The wrong train

Sleepy I found myself on a train. How did I get here? Anyway, I see me, from outside the window and think there you go, someone forgot to pull ourselves together. I have been looking for my soul for so long and now, I should get on that train to take her back. So, I boarded the trolley and reached for the cabin. When I got there, there was no one on the seats. What should I do. Maybe it was a different place. I tried and go through all the train, back and forth, and back again, and forth again. Wherever the train was directed, it seemed to me there was no such thing as a substitute for me or my soul.
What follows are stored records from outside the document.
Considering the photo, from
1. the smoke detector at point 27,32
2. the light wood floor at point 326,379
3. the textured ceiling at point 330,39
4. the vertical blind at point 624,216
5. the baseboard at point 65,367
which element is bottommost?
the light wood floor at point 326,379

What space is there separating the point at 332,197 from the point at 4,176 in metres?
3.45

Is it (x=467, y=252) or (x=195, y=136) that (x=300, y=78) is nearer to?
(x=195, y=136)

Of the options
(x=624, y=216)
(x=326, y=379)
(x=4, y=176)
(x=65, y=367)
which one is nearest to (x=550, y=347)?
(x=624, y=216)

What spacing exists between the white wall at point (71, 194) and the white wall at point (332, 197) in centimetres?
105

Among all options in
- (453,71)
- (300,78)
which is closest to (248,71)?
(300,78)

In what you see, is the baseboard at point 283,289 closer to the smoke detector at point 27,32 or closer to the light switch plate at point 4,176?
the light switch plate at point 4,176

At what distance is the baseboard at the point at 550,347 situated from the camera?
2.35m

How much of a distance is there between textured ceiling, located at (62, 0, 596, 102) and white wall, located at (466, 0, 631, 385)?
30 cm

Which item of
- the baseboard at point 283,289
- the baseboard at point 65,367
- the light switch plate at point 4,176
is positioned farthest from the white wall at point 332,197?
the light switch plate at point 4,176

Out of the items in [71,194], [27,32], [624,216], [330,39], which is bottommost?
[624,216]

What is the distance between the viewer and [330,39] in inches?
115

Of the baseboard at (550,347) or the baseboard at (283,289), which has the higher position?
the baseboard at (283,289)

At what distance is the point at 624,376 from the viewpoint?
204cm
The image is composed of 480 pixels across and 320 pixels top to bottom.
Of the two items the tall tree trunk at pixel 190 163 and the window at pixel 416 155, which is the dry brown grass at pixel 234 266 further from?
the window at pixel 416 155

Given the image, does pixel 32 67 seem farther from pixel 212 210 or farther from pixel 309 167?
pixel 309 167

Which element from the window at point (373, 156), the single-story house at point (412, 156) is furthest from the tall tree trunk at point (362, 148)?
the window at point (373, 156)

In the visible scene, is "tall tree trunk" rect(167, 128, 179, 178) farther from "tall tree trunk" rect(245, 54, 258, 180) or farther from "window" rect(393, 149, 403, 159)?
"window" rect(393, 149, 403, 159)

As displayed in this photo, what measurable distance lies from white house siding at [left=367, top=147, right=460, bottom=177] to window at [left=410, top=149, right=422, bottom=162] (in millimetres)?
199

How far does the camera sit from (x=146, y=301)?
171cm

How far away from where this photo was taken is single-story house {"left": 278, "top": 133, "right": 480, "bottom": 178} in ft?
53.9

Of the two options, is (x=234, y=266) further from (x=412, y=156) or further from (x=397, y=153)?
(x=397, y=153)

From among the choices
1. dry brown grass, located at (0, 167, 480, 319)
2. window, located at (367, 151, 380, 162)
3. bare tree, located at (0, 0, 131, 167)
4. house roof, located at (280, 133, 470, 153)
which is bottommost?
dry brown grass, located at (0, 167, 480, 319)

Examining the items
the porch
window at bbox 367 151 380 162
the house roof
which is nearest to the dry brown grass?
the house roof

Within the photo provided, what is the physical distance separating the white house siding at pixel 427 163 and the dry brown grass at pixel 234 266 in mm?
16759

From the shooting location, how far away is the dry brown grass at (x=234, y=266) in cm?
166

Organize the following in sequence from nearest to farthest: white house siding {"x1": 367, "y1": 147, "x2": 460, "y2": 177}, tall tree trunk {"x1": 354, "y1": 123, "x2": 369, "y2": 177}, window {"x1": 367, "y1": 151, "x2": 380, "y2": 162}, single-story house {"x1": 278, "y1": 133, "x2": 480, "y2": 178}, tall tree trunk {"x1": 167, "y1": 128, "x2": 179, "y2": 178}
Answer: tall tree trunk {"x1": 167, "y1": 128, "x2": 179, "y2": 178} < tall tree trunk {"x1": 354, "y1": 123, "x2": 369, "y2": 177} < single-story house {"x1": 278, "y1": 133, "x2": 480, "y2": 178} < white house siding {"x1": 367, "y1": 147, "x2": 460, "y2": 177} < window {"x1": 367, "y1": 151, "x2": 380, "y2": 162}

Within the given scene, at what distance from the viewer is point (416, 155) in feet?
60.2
Then all of a sudden, I thought about the luggage. You never board a train without a luggage, you never go on a trip, really, without having with you at least your name. My name was right there, on the suitcase that had all my stuff. I had to get off and take a train back, but back where. As well as my name, the bag I had left on the platform contained the departure and arrival information. I couldn’t possibly know all that. I had been tricked into loosing myself, by taking a train that promised me to find that same self.

I so decided to take the first train back. There, once again I saw myself on the stateroom and jumped on that second train. This time it wasn’t a trick, I had nothing else to lose. It should have been true. Once lost everything you can build yourself up a new path, new ideas, a new life. I got into the train and again looking for me, I couldn’t find myself. There was no sign, I would run back and forth, and back and forth. Sweat on my forehead, eyebrows, and chin. Nothing, tricked again by a train that wanted for me to lose the last thing I had with me: hope.
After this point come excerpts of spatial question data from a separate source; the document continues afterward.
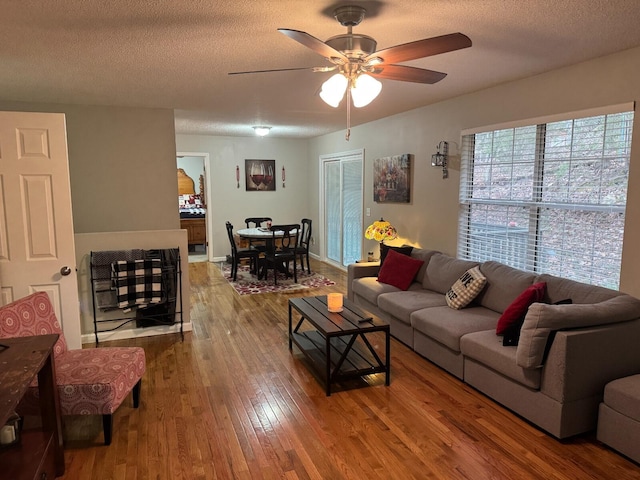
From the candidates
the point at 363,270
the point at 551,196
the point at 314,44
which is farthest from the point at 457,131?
the point at 314,44

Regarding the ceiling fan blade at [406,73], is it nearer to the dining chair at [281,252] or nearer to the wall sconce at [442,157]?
the wall sconce at [442,157]

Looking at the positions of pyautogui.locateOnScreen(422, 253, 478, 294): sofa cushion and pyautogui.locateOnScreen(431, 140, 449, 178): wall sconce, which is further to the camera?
pyautogui.locateOnScreen(431, 140, 449, 178): wall sconce

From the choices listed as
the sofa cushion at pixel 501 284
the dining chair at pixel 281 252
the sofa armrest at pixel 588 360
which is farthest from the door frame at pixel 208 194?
the sofa armrest at pixel 588 360

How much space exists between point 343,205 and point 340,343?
4136mm

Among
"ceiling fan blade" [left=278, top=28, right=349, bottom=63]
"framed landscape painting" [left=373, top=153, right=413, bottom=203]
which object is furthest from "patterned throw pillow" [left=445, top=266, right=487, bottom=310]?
"ceiling fan blade" [left=278, top=28, right=349, bottom=63]

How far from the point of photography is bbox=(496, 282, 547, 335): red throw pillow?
2934 millimetres

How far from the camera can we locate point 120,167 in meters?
4.76

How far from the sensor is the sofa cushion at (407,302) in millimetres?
3895

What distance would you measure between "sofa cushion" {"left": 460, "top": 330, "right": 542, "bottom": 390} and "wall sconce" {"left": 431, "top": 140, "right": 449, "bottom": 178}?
2054mm

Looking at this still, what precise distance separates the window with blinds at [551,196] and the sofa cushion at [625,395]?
96 cm

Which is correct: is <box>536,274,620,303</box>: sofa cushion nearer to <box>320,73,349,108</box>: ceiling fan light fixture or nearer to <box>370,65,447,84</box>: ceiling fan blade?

I got back to the station, but my bag wasn’t there. I couldn’t see it on the platform, and I couldn’t see me. I got out and, finally, that carousel split. Now I had one train each side and I was in both of them. There I understood.

I couldn’t find my soul, because that was never an option. I had no body and no soul, no baggage with me. I was just the reflection, on the window of all the train that passed by, of that bystander.

It would have been cool to be alive.